A better alternative is to read out the results from your application at the end of the simulation, and compare them outside of the simulation. You may have a look at our AXPY's verify.py
script as an example. We can reuse this script to verify our application, by prepending it to the usual simulation command, as:
../../sw/blas/axpy/scripts/verify.py bin/snitch_cluster.vlt sw/apps/tutorial/build/tutorial.elf
You can test if the verification passed by checking that the exit code of the previous command is 0 (e.g. in a bash terminal):
echo $?
Again, most of the logic in the script is implemented in convenience classes and functions provided by the verif_utils
module. Documentation for this module can be found at the auto-generated pages.
Info
The verif_utils
functions build upon a complex verification infrastructure, which uses inter-process communication (IPC) between the Python process and the simulation process to get the results of your application at the end of the simulation. If you want to dig deeper into how this framework is implemented, have a look at the SnitchSim.py
module and the IPC files within the test
folder.
Code reuse
As you may have noticed, there is a good deal of code which is independent of the hardware platform we execute our AXPY kernel on. This is true for the data.h
file and possible data generation scripts. The Snitch AXPY kernel itself is not specific to the Snitch cluster, but can be ported to any platform which provides an implementation of the snRuntime API. An example is Occamy, with its own testbench and SW development environment.

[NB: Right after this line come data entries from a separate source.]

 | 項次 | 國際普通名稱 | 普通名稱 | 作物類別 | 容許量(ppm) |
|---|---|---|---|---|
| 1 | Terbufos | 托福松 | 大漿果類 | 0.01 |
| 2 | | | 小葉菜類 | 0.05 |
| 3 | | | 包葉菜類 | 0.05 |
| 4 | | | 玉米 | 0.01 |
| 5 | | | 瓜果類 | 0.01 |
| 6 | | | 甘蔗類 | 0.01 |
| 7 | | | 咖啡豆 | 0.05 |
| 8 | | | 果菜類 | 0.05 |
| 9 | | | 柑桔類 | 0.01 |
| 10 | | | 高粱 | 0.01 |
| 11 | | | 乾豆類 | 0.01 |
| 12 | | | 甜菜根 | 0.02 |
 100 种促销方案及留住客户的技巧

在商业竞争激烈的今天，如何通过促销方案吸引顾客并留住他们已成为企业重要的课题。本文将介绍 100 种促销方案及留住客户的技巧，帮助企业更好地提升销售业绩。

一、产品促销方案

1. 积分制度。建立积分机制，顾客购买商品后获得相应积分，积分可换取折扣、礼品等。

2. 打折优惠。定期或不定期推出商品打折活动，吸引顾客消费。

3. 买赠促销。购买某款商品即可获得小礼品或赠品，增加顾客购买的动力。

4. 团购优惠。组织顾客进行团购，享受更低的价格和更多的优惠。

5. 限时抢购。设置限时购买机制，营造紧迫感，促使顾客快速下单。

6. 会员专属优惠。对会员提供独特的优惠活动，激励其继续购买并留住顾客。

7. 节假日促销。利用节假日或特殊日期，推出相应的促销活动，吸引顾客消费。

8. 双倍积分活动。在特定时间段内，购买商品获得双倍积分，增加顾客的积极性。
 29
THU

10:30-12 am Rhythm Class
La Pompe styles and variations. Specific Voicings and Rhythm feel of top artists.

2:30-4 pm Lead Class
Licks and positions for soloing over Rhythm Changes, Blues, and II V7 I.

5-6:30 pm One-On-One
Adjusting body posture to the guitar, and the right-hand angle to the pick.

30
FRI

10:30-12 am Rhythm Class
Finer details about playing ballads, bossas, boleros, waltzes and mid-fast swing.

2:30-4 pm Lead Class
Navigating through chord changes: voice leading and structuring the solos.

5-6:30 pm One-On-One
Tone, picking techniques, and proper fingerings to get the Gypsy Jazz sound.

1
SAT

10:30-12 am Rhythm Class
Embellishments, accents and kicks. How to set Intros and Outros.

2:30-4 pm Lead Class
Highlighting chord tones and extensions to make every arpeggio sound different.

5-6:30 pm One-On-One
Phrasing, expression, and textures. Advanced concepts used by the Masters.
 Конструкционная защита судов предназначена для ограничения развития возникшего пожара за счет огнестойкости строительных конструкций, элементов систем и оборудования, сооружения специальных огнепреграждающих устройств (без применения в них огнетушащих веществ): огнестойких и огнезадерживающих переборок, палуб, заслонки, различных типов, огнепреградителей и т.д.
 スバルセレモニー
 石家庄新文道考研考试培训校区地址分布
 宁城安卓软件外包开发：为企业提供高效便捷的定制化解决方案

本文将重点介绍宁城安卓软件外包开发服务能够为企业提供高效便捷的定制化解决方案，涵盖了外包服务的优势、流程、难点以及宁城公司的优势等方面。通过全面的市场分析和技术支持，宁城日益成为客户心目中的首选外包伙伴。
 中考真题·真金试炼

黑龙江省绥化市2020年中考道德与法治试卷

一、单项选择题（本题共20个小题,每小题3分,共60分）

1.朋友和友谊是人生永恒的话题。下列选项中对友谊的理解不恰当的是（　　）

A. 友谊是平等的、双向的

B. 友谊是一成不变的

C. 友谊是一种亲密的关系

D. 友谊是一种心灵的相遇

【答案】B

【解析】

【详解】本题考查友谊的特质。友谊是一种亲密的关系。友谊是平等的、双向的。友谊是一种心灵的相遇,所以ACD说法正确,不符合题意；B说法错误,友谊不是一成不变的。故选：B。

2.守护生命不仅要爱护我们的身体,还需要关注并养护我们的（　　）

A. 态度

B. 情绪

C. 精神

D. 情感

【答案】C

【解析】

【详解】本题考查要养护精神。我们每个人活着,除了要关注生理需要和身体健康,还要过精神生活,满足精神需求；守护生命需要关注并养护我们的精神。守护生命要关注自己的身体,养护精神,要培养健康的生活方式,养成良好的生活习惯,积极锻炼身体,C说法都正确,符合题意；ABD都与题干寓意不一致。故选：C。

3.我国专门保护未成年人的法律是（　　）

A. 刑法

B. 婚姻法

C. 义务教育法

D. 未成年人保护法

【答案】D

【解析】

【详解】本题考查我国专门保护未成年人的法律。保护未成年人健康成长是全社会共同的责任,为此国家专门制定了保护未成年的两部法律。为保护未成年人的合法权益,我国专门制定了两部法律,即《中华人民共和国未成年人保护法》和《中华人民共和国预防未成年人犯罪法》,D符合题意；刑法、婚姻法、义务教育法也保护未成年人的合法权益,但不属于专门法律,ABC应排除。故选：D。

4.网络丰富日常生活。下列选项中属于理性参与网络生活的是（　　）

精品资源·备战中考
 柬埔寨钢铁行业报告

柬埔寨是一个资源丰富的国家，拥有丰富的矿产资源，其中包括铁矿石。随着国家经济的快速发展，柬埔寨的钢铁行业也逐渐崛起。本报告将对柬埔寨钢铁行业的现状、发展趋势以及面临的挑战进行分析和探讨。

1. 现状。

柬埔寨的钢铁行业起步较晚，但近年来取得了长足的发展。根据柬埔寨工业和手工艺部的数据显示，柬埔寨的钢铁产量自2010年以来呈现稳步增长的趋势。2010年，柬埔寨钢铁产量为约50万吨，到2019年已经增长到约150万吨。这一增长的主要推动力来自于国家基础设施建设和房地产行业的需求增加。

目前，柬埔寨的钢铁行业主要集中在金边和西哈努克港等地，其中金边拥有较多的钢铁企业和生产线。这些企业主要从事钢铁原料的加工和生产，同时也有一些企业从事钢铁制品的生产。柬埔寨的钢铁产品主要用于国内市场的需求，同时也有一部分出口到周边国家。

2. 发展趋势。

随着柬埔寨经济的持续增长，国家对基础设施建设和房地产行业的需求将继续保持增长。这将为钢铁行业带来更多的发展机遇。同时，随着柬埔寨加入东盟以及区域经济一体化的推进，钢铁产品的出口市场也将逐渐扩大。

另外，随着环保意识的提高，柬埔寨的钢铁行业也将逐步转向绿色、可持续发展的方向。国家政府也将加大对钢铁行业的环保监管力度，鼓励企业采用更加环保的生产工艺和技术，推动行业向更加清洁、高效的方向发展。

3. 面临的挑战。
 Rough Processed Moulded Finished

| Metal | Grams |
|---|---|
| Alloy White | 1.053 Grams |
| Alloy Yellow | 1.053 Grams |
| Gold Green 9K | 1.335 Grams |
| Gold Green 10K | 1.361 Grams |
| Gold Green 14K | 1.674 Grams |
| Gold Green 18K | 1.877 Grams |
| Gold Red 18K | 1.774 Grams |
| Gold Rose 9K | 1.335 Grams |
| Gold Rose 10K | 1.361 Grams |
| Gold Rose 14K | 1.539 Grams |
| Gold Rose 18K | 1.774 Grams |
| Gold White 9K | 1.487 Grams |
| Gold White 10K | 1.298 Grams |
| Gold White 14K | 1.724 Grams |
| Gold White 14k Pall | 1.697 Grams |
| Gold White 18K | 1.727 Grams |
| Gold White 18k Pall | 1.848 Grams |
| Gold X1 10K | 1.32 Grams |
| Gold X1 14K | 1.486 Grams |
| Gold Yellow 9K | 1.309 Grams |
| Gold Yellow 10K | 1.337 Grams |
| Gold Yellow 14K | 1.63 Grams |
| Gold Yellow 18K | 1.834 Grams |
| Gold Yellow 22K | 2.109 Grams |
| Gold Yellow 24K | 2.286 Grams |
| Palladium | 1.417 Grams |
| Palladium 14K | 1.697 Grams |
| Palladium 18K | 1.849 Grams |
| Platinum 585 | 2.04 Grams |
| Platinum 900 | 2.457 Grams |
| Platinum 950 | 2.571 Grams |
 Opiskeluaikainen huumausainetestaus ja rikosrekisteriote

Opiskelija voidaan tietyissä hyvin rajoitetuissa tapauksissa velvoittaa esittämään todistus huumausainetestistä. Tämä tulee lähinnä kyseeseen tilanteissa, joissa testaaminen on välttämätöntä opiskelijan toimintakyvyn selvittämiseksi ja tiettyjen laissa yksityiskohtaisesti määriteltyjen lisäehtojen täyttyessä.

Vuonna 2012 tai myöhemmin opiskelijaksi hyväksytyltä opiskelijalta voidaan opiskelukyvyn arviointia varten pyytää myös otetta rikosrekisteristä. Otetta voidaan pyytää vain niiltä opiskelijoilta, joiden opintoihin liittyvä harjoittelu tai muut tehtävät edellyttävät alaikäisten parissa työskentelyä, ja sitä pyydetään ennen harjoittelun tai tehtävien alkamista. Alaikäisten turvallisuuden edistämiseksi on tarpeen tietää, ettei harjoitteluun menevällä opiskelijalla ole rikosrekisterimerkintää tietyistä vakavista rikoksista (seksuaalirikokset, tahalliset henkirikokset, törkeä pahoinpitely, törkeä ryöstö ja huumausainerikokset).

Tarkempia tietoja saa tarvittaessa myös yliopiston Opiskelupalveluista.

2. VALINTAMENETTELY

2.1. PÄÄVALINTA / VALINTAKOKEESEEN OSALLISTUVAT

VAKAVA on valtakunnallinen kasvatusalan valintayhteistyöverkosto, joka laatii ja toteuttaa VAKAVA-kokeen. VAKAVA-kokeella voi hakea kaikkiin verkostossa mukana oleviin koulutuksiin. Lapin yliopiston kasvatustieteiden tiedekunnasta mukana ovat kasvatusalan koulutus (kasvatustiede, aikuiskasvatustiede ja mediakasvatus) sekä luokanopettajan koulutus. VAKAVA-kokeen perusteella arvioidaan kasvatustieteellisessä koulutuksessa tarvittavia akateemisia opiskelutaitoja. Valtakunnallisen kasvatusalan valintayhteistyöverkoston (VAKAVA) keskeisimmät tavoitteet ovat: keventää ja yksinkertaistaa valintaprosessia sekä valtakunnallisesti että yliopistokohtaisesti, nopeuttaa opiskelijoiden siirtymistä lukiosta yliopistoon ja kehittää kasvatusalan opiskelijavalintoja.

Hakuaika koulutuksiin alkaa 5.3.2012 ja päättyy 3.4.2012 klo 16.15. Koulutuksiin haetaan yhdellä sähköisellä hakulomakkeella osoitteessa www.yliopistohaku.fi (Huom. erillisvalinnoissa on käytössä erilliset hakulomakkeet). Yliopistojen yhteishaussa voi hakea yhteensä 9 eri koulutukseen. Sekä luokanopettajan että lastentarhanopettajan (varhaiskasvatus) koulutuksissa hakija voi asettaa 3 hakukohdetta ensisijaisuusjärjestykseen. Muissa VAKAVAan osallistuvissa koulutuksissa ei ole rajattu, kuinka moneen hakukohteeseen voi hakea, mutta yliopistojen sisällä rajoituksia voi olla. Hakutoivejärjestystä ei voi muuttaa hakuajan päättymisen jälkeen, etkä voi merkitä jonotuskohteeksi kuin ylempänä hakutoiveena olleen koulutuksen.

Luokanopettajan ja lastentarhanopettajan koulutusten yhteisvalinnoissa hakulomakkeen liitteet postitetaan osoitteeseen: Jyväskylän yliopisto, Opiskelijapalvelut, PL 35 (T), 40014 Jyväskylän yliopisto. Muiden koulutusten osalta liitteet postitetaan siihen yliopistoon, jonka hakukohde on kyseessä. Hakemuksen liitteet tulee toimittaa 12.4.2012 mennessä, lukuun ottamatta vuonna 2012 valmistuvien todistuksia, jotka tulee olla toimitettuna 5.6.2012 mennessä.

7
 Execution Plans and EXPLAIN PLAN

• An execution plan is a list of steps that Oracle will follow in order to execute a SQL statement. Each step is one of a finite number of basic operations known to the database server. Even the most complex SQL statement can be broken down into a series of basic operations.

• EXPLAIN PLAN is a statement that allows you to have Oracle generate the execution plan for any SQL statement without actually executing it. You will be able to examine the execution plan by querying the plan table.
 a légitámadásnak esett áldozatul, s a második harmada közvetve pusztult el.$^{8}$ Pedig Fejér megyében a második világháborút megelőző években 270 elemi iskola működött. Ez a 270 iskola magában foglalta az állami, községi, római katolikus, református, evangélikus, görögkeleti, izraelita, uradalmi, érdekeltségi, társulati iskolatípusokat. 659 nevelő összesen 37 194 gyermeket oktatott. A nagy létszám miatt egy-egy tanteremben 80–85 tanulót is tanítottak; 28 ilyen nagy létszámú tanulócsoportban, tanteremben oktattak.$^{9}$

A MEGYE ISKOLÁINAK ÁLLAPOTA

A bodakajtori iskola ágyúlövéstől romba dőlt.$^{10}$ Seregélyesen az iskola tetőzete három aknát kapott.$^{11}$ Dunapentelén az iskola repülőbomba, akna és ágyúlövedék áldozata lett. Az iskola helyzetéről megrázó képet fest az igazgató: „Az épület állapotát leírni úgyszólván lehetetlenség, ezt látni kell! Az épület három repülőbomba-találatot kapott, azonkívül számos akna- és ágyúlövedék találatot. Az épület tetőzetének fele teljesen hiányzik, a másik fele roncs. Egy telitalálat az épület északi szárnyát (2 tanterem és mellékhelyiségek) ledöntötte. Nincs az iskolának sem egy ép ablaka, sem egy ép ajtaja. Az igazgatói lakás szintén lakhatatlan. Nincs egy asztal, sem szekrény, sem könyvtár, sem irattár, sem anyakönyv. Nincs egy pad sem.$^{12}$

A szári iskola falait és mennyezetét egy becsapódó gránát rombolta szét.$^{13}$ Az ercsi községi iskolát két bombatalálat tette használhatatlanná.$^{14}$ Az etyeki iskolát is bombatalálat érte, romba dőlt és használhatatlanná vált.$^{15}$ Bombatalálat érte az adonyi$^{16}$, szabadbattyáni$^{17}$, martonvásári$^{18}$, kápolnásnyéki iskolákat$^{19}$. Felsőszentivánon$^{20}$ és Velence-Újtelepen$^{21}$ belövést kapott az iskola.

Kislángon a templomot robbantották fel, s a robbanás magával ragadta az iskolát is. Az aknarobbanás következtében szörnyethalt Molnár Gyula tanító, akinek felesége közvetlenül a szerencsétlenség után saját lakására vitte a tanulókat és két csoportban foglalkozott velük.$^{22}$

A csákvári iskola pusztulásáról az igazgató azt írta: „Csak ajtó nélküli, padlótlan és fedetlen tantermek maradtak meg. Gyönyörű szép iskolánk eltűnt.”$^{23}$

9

It is thus preferable to develop the data generation scripts and Snitch kernels in a shared location, from which multiple platforms can take and include the code. The sw
directory in the root of this repository was created with this goal in mind. For the AXPY example, shared sources are hosted under the sw/blas/axpy
directory.
We recommend that you follow this approach also in your own developments for as much of the code which can be reused.